Overview
Studios is a unified platform where you can host a combination of container images and compute environments for interactive analysis using your preferred tools, like JupyterLab notebooks, an R-IDE, Visual Studio Code IDEs, or Xpra remote desktops. Each Studio session is an individual interactive environment that encapsulates the live environment for dynamic data analysis.
On Seqera Cloud, the free tier permits only one running Studio session at a time. To run simultaneous sessions, contact Seqera for a Seqera Cloud Pro license.
Requirements
Before you get started, you need the following:
- Valid credentials to access your cloud storage data resources.

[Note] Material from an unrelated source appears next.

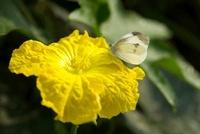ヘチマの花とモンシロチョウ 10341002513| 写真素材・ストックフォト・画像・イラスト素材|アマナイメージズ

- At least the Maintain role set of permissions.
- A compute environment with sufficient resources. This is highly dependent on the volume of data you wish to process, but at least 2 CPUs allocated with 8192 MB of memory is recommended.
- Data Explorer is enabled.
Container image templates
There are four container image templates provided: JupyterLab, R-IDE, Visual Studio Code, and Xpra. The image templates install a very limited number of packages when the Studio session container is built. You can install additional packages as needed during a Studio session.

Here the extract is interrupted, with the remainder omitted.